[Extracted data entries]
◆ ◆ ◆ ◆ ◆ ◆ ◆
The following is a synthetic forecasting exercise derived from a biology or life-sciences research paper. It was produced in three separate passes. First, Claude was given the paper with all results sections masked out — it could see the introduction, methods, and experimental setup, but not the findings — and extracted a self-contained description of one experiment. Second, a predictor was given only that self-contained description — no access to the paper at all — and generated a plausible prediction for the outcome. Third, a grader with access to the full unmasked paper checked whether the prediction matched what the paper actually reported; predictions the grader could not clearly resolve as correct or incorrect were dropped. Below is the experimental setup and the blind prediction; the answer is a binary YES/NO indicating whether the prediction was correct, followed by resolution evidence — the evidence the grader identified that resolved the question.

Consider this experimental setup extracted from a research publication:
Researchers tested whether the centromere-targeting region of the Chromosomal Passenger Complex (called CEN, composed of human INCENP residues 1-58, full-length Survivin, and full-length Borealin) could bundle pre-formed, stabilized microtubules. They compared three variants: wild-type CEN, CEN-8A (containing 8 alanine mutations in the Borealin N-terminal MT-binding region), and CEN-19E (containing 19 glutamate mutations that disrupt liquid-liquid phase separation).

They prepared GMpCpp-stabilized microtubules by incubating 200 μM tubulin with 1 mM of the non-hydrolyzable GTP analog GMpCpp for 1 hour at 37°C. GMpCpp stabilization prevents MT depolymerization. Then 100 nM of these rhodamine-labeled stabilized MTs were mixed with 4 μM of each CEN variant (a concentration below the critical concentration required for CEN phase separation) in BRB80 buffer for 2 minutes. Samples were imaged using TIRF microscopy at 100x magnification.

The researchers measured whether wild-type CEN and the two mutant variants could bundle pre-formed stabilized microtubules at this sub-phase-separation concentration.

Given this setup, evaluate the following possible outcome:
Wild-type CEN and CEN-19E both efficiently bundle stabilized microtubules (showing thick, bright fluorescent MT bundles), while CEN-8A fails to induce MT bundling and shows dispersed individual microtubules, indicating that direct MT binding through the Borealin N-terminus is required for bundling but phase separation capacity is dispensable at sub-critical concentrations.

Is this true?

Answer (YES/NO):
◆ ◆ ◆ ◆ ◆ ◆ ◆
TASK REQUIREMENTS
Retype all the data exactly, line for line.

TASK SOLUTION
The following is a synthetic forecasting exercise derived from a biology or life-sciences research paper. It was produced in three separate passes. First, Claude was given the paper with all results sections masked out — it could see the introduction, methods, and experimental setup, but not the findings — and extracted a self-contained description of one experiment. Second, a predictor was given only that self-contained description — no access to the paper at all — and generated a plausible prediction for the outcome. Third, a grader with access to the full unmasked paper checked whether the prediction matched what the paper actually reported; predictions the grader could not clearly resolve as correct or incorrect were dropped. Below is the experimental setup and the blind prediction; the answer is a binary YES/NO indicating whether the prediction was correct, followed by resolution evidence — the evidence the grader identified that resolved the question.

Consider this experimental setup extracted from a research publication:
Researchers tested whether the centromere-targeting region of the Chromosomal Passenger Complex (called CEN, composed of human INCENP residues 1-58, full-length Survivin, and full-length Borealin) could bundle pre-formed, stabilized microtubules. They compared three variants: wild-type CEN, CEN-8A (containing 8 alanine mutations in the Borealin N-terminal MT-binding region), and CEN-19E (containing 19 glutamate mutations that disrupt liquid-liquid phase separation).

They prepared GMpCpp-stabilized microtubules by incubating 200 μM tubulin with 1 mM of the non-hydrolyzable GTP analog GMpCpp for 1 hour at 37°C. GMpCpp stabilization prevents MT depolymerization. Then 100 nM of these rhodamine-labeled stabilized MTs were mixed with 4 μM of each CEN variant (a concentration below the critical concentration required for CEN phase separation) in BRB80 buffer for 2 minutes. Samples were imaged using TIRF microscopy at 100x magnification.

The researchers measured whether wild-type CEN and the two mutant variants could bundle pre-formed stabilized microtubules at this sub-phase-separation concentration.

Given this setup, evaluate the following possible outcome:
Wild-type CEN and CEN-19E both efficiently bundle stabilized microtubules (showing thick, bright fluorescent MT bundles), while CEN-8A fails to induce MT bundling and shows dispersed individual microtubules, indicating that direct MT binding through the Borealin N-terminus is required for bundling but phase separation capacity is dispensable at sub-critical concentrations.

Is this true?

Answer (YES/NO):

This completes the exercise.